You are correct that most have switched from catalytic. Seems the biggest reason is folks just did not know or would not take the time to use it right. As you stated by goggleye57, you need to get the fire going good before switching on the cat. That usually means 10-15 minutes and too many folks just don't want to spend that time. Just put the wood in and forget it. But the cat stoves still burn much cleaner than the non-cat stoves.


----------



## bobcolenso (Sep 11, 2003)

eddiejohn4 said:


> just remember to say no pine trees please!
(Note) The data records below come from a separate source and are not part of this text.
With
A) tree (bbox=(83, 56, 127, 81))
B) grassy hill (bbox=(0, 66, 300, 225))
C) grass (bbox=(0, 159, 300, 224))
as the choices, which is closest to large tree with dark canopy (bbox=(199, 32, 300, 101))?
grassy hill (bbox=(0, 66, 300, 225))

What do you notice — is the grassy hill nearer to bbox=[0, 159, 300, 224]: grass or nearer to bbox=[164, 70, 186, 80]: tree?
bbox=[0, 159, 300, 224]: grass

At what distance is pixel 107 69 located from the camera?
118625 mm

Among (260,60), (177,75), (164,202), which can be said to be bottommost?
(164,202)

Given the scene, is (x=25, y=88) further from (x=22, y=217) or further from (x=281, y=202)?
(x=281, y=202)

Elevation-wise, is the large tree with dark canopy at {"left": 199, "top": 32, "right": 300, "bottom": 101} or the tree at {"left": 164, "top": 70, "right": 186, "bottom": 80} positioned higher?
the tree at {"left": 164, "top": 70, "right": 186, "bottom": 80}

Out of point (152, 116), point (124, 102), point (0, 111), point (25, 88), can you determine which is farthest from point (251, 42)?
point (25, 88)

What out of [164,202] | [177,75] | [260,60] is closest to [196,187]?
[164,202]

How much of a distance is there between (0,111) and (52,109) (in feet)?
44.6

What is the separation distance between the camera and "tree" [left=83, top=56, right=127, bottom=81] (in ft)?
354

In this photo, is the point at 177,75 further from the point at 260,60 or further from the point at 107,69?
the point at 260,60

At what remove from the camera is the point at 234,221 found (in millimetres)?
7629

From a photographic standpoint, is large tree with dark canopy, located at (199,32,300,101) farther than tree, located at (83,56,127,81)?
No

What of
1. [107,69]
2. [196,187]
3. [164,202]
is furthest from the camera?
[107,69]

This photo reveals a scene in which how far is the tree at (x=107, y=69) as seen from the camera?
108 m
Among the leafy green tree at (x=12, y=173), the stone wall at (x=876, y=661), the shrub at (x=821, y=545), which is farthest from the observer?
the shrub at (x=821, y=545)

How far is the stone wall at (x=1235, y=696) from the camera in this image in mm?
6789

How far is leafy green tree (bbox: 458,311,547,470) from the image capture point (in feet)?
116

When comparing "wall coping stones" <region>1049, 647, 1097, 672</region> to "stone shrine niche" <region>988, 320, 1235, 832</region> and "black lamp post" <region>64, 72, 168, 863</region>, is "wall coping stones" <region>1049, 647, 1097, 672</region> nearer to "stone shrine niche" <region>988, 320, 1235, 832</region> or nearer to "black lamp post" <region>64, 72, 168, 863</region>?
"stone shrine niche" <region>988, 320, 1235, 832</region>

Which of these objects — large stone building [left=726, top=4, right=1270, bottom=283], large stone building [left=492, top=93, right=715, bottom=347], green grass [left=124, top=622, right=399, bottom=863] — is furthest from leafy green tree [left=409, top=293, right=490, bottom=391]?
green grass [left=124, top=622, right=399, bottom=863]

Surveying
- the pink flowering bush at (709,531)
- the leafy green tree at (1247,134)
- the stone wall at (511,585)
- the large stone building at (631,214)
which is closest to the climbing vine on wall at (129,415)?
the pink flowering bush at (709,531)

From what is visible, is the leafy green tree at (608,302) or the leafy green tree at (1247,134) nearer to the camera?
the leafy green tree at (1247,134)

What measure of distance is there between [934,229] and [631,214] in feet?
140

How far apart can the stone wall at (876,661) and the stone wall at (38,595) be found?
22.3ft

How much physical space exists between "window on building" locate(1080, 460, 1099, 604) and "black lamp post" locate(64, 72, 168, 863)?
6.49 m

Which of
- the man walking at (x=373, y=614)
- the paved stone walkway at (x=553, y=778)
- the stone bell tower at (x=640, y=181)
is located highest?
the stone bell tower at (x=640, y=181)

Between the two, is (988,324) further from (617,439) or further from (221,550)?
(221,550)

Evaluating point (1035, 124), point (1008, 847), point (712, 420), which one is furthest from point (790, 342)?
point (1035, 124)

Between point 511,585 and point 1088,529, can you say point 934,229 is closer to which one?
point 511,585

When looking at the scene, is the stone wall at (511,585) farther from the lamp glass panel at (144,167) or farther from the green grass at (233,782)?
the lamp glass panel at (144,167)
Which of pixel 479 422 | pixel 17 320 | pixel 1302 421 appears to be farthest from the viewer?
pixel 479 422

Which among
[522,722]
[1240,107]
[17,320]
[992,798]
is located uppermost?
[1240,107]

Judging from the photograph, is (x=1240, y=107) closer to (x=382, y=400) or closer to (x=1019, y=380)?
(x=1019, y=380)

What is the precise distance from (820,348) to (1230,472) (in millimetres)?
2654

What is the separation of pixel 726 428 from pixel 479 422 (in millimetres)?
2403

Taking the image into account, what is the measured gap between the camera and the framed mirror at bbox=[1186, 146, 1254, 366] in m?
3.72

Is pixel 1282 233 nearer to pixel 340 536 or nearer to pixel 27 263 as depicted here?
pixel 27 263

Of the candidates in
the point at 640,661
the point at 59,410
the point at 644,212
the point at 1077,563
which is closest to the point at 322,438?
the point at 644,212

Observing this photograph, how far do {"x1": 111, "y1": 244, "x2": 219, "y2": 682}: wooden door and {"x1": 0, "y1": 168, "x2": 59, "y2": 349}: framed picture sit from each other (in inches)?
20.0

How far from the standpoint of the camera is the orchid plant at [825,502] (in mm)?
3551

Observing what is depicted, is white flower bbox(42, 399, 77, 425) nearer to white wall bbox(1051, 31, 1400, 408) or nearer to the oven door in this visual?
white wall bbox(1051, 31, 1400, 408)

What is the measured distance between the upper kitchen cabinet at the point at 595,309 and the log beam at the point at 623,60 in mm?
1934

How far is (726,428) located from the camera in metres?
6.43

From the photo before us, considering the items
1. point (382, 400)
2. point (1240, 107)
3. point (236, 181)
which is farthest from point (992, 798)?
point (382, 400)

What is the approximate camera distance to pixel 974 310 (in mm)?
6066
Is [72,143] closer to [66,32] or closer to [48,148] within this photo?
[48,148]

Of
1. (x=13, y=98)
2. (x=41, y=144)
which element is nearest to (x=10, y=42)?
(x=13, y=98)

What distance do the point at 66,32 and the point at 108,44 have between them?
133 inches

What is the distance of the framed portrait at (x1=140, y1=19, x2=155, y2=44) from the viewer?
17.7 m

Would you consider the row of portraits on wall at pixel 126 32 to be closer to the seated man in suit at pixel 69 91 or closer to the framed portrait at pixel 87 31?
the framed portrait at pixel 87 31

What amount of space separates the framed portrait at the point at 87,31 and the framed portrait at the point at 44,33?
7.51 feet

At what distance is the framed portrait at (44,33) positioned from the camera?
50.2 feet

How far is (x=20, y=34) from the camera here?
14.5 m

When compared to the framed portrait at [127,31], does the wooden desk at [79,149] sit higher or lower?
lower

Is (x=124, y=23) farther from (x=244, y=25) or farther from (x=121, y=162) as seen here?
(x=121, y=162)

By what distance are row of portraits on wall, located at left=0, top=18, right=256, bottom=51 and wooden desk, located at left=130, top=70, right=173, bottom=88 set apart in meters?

I thought I'd be safe here!!!


----------



## huntfisheat (Jul 30, 2007)

I love my Lopi soooo much that I would make a commercial for them for free. Close clearences to walls saving floor space, thick top for holding heat and cooking and steady heat that don't cook you out or go out at night and freeze you to death in the morning. Truly a machine from the god's. I light mine on Saturday and it goes out the next Saturday seven days later when I go home. And that's the truth! I have checked my chimny pipe every year for the four years that I have had it but never had to clean it once, I do not use well seasoned wood all the time as I should. No pine though. Do not over buy, get one that is just large enough for your floor space.

Steve.
The old "Stick Bow" from this forum.


----------